**TEXT PASSAGE**:
------------------------
While your key fob may be safely in your house, your locked car could actually be wide open for tech-savvy crooks
Mysterious device gives burglars easy access to cars' keyless-entry systems 03:42

Thieves are finding new ways around technology designed to keep them out of cars. They've figured out a way to amplify the signal sent by your car's key fob to unlock the doors, reports CBS News correspondent Vladimir Duthiers.

Surveillance video shows the ease with which this troubling, hig-tech break-in technique can be put into practice. In Chicago, a man walked up to a car without a key, opened the door with ease and hopped right in. Three minutes later, he exited and walked away.

"The knee-jerk reaction was for me to be angry," Mike Shin said.

Shin was angry because he owns that car, and said he's diligent about locking it up.

"It's just a little unnerving that they could so easily just walk into my car without any recourse, without really anybody noticing," he said.

At a loss for what happened, Shin posted his video online and learned of 78 similar car break-ins within 1 mile of his home.

He said the police were just as confused as he was.

"They looked at my footage and were like, 'we have absolutely no idea what this is, we've never even heard of it. This is the first we're ever even seeing of it.'"

These mysterious break-ins have been baffling law enforcement and insurance companies across North America and Europe for years.

"It seems like we've come up with something new every week or two. Some kind of device or allegations about something that could open a car and or start a car," National Insurance Crime Bureau chief communications officer Roger Morris said.

In Long Beach, California, two men with a small box in their hands were able to effortlessly break into car, and in Sausalito, California, a man stole a $15,000 bicycle out of the back of another. The alarm was again disabled by a mystery device.

Reports of stolen vehicles are down sharply from the 1990s -- from 1.7 million per year, to around 700,000.
------------------------
**PROVIDED DATA**:
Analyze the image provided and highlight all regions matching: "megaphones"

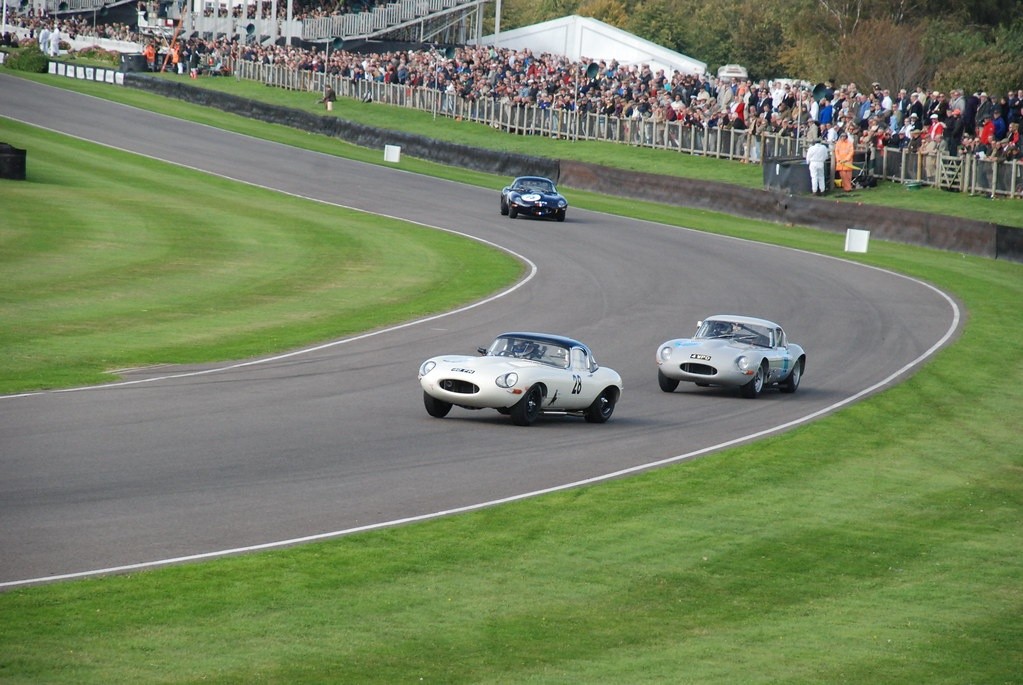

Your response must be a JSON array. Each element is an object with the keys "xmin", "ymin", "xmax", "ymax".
------------------------
**OBJECTIVE 1**:
Render this sentence from the keyless-entry theft article in Spanish: "Thieves are finding new ways around technology designed to keep them out of cars."
**OBJECTIVE 2**:
Carry on the article about keyless-entry car break-ins, picking up right after its final sentence.

**TASK RESULT 1**:
Los ladrones están encontrando nuevas formas de burlar la tecnología diseñada para mantenerlos fuera de los autos.

**TASK RESULT 2**:
Over the years, car manufacturers have taken great strides to make their cars more secure, developing technology like these keyless entry systems to deter criminals, but as the technology advanced, thieves have become more creative in how they break in.

"They can walk up literally with what appears to be a cigarette pack," Morris said.

He said little is known about the devices or exactly how they work, but he believes they confuse keyless entry cars into thinking the fob is nearby, amplifying the signal it emits or hacking into the system.

"The hackers are very good. The car thieves are very good. They can't go in and hotwire a car today like they used to. So, what do they do? They try the next best thing," Morris said.

Many can be assembled through parts ordered cheaply online. Devices confiscated by police in Texas were apparently modified from gadgets purchased on eBay.

And while protecting against these attacks is difficult, Morris said constant vigilance helps.

"Make sure that you lock that car up. Take your key or fob with you. Never leave the fob inside or near the car and do the best you can," Morris said.

There are ways to prevent this from happening to you. Keep your keys in any metal container -- even a freezer. The metal blocks any signal sent to or from the fob, effectively disabling it.